**EXERCISE GOAL:** Retype the lines of the material below, exactly and only, from the one containing "Yen icon black, isolated" through the last line, with pictures left out.

Start of INFORMATION PROVIDED

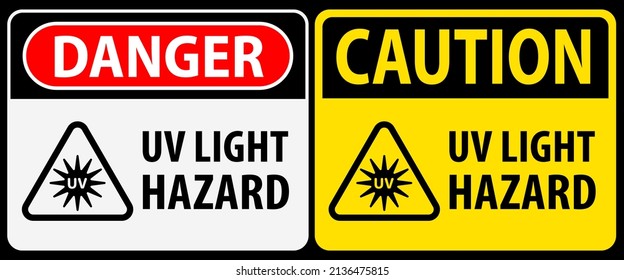 uv light hazard, danger and caution sign, vector illustration 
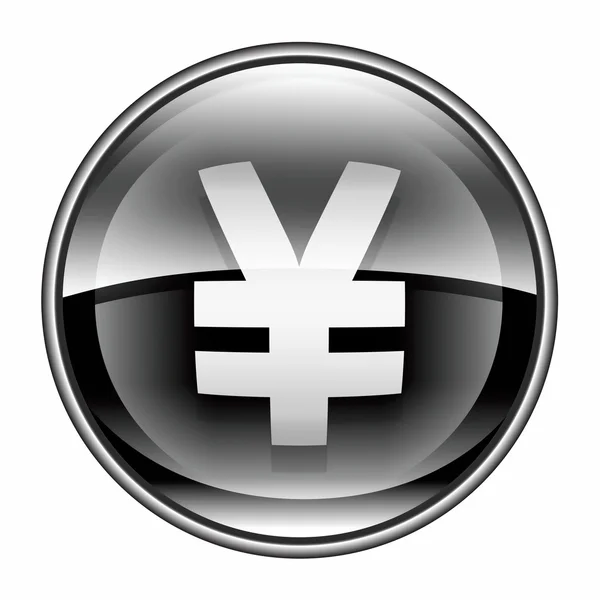 Yen icon black, isolated on white background — Stock Photo, Image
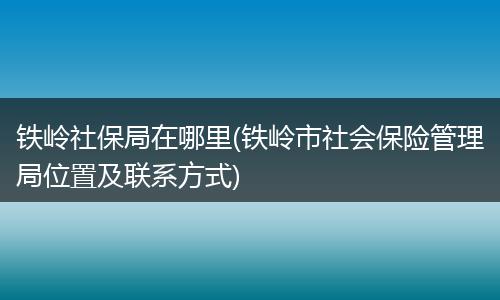 铁岭社保局在哪里(铁岭市社会保险管理局位置及联系方式)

End of INFORMATION PROVIDED

**COMPLETED EXERCISE:**
 Yen icon black, isolated on white background — Stock Photo, Image
 铁岭社保局在哪里(铁岭市社会保险管理局位置及联系方式)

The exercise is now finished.